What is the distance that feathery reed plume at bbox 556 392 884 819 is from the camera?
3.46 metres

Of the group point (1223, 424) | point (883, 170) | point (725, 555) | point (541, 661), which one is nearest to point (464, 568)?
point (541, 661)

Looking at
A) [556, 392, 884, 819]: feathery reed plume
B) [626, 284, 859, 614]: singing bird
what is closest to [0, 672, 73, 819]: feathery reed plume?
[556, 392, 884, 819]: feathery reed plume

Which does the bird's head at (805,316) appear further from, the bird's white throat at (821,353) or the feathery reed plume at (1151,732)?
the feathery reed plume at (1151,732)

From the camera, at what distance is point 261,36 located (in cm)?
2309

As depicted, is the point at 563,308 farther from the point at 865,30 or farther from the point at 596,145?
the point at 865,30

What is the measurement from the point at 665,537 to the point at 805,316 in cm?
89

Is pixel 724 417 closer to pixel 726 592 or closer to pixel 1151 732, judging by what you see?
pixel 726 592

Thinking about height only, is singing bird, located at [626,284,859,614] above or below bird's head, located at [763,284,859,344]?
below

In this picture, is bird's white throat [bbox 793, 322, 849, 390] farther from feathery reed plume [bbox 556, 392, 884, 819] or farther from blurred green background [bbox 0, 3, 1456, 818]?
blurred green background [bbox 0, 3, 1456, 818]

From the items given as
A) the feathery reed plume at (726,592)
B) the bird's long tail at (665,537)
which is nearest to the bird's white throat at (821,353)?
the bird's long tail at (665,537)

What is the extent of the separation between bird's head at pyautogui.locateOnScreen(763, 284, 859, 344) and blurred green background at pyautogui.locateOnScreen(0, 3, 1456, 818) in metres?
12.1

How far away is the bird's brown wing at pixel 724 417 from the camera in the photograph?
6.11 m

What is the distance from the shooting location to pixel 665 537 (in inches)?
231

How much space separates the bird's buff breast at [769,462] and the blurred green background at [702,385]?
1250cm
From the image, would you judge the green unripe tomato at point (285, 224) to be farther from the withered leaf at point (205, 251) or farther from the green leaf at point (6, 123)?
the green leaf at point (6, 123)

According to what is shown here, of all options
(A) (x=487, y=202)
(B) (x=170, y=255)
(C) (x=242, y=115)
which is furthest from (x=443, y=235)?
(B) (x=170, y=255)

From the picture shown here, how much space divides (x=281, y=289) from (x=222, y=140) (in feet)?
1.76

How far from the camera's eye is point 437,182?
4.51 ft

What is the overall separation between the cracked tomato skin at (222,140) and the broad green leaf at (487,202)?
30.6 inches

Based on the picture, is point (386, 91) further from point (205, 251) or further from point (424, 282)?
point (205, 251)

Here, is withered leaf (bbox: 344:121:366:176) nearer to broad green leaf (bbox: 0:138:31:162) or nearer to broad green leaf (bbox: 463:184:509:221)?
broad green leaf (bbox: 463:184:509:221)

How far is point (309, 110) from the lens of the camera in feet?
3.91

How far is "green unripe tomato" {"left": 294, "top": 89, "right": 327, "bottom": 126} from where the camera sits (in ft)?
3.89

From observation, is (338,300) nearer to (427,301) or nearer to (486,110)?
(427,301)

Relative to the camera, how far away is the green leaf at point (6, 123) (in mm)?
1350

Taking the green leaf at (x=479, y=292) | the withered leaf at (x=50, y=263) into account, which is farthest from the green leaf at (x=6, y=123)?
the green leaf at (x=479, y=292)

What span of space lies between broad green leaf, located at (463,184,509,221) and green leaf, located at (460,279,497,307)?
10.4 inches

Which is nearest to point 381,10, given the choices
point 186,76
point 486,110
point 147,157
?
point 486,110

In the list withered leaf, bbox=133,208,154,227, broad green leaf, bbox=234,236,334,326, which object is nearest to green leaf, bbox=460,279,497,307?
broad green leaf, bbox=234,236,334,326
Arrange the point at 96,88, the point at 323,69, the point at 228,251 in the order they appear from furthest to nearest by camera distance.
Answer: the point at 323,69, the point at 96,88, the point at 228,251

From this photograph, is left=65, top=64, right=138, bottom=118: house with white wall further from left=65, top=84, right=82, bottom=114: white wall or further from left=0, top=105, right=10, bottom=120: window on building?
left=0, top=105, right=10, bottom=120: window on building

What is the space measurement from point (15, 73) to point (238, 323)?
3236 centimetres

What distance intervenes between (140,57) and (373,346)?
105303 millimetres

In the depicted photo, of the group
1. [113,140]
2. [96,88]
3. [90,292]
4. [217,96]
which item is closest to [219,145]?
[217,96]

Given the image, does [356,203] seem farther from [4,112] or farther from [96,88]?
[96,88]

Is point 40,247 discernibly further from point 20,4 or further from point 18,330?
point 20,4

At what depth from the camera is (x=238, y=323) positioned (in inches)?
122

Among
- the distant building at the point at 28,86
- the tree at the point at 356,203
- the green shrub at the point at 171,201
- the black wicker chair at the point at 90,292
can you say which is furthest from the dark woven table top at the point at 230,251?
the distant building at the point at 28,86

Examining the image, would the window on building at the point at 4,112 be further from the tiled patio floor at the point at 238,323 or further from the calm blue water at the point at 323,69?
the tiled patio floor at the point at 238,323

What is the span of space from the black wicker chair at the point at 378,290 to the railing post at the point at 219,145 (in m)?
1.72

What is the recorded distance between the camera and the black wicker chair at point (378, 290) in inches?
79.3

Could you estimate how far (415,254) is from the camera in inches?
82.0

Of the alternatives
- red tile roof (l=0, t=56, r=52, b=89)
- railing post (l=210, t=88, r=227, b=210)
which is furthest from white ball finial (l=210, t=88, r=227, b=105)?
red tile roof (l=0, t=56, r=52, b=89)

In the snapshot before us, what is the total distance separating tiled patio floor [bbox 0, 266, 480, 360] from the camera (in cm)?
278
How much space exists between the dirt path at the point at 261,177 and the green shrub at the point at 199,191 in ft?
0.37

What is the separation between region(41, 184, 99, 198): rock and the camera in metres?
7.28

★ ★ ★ ★ ★

--- Requirement ---
Exactly reproduce the lines beginning with the one that contains "What is the span" and ending with the last line of the material, both included. Leave out everything else.

--- Result ---
What is the span of space from the black wicker chair at the point at 378,290 to the railing post at the point at 219,145 (in m)?
1.72

What is the recorded distance between the camera and the black wicker chair at point (378, 290) in inches?
79.3

Could you estimate how far (415,254) is from the camera in inches?
82.0

Of the alternatives
- red tile roof (l=0, t=56, r=52, b=89)
- railing post (l=210, t=88, r=227, b=210)
which is furthest from white ball finial (l=210, t=88, r=227, b=105)?
red tile roof (l=0, t=56, r=52, b=89)

In the snapshot before us, what is the total distance separating tiled patio floor [bbox 0, 266, 480, 360] from the camera (in cm)?
278
How much space exists between the dirt path at the point at 261,177 and the green shrub at the point at 199,191 in ft?
0.37

What is the separation between region(41, 184, 99, 198): rock and the camera in metres?
7.28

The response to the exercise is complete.